WU LYF have always felt more like a cult than a band. Going by fake names and with their faces hidden by bandanas, the Manchester four-piece was treated like a psyop before anyone used that term. The group hacked its way to success, setting up a kind of fan club—the Lucifer Youth Foundation—and using the proceeds to record its 2011 debut album, Go Tell Fire to the Mountain. But soon its members became overwhelmed by the tension between operating as millennial KLF and making “heavy pop” bangers for a double-denim crowd who liked to take their T-shirts off and wave them around their heads like a helicopter.

The band split suddenly in 2012 when frontman Ellery Roberts posted a previously unreleased track online, along with a letter to his bandmates saying “WU LYF is dead to me.” He went on to form Lost Under Heaven with his then-partner Ebony Hoorn. The other members of the band had their own spin-off acts as well, though none captured public imagination like WU LYF had. In the years since its release, Go Tell Fire to the Mountain has remained a boisterous, singular record—the last bastion of a certain strain of indie rock before it collapsed.

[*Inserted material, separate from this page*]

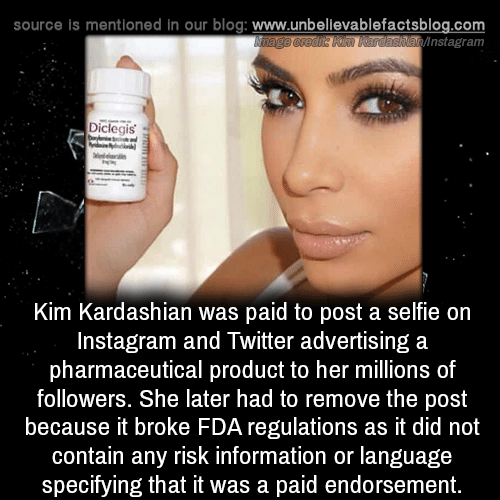Kim Kardashian: source is mentioned in our blog: www.unbellevablefactsblog.com  ainstagram  Diclegis  Kim Kardashian was paid to post a selfie on  Instagram and Twitter advertising a  pharmaceutical product to her millions of  followers. She later had to remove the post  because it broke FDA regulations as it did not  contain any risk information or language  specifying that it was a paid endorsement.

For the last few years, it felt as if a reunion might be on the way, with a tenth-anniversary reissue of the album, as well as the release of a book of archive material and limited-edition cassette demos for a second record that never was. Now, that reunion has arrived.

In 2025 WU LYF released the comeback single “A New Life,” with timely lyrics describing how “the center cannot hold.” The same energy runs through A Wave That Will Never Break, the band’s first album in 15 years, which is being released directly through an online membership model rather than streaming services, as part of an experiment to “put the power back in the hands of the artist.”

VICE caught up with Ellery Roberts and Tom McClung as WU LYF began its European tour in Copenhagen, hosting a listening party where fans could hear the album for the first time. In one of their first interviews since reuniting, Roberts and McClung were funny, insightful, and honest about the band’s past, present, and future, the music industry, and the world at large.

the wu lyf comeback has included gigs across europe with shows planned for North america (Photo by Jonathan Flanders)

VICE: How is it, being back after so long?
Ellery: It’s been a trip. I find it quite strange we’re doing it. I’m grateful, but it’s not something I really intended to do. It took on a spirit of its own. WU LYF is like this entity that draws us through. It’s quite intense, and there’s an aspect of “is it healthy to be a part of this?” because it brings up a lot. It’s been tough, and we’ve been through a lot in the past year together, but people’s engagement gives us a pull to do it. It’s almost like serving the people, on a level.

Tom: When we first started, we were really good friends. Then, through becoming a somewhat successful band, we lost that initial friendship, and that led to us breaking up. This time around, most of the work was on how to function successfully together as adults. Getting to the other side of that—understanding and accepting each other for who we are now—has been probably the most rewarding aspect of this for me. We’ve never gotten on better.

Ellery: It’s a bit sentimental, but the fact we’re doing it together is already a success. Whatever happens, that’s what I’ll take to the grave—a joy to have reconnected with old friends and really built something together again.

The reunion was announced just after Lost Under Heaven split, but seems to have been in the works for a while, with Bandcamp merch drops and the WU LYF Archives book.
Ellery: Me and Ebony separated, and we had this last song. I wanted to share that before WU LYF kicked off. It wasn’t massively strategized.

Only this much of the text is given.